[Opening Exercise data section]
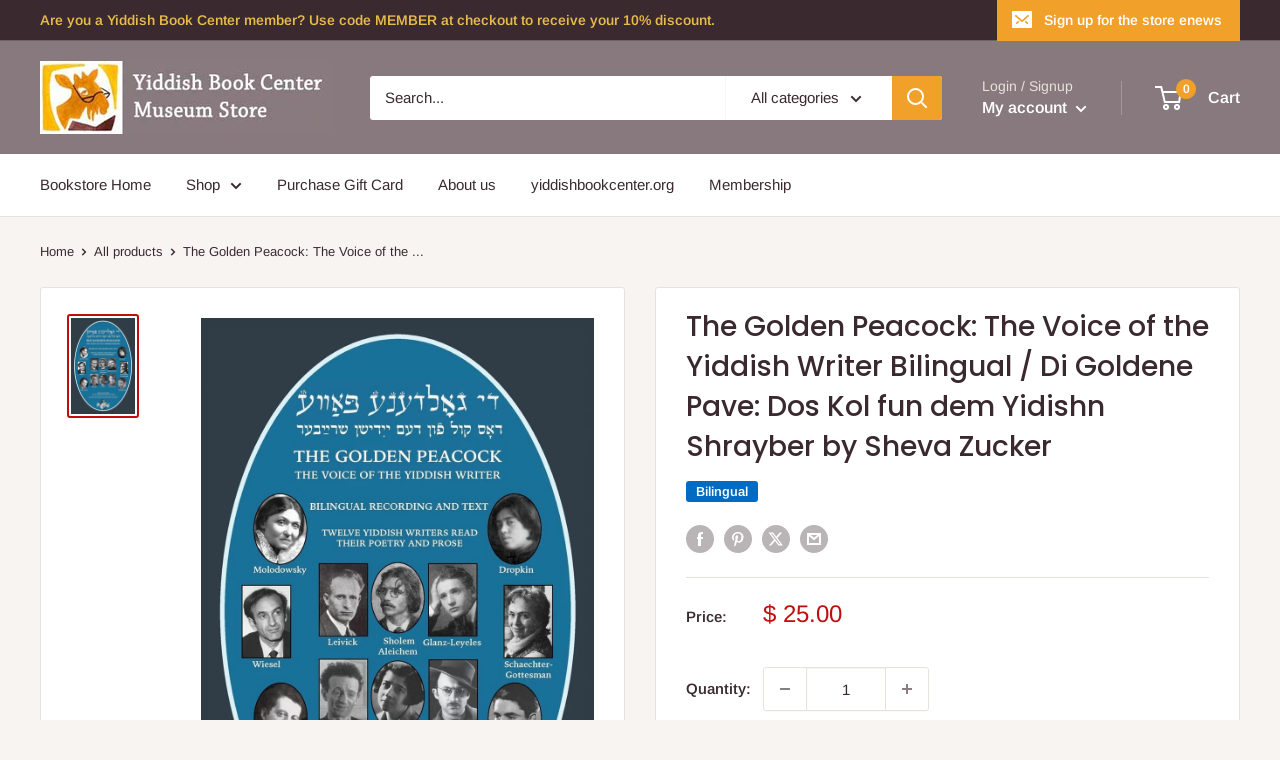

--- FILE ---
content_type: text/javascript
request_url: https://shop.yiddishbookcenter.org/cdn/shop/t/21/assets/custom.js?v=102476495355921946141737570731
body_size: -621
content:
//# sourceMappingURL=/cdn/shop/t/21/assets/custom.js.map?v=102476495355921946141737570731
[Closing Exercise data section]
Copy the records above exactly, leaving out every picture.

=== Task result ===
--- FILE ---
content_type: text/javascript
request_url: https://shop.yiddishbookcenter.org/cdn/shop/t/21/assets/custom.js?v=102476495355921946141737570731
body_size: -621
content:
//# sourceMappingURL=/cdn/shop/t/21/assets/custom.js.map?v=102476495355921946141737570731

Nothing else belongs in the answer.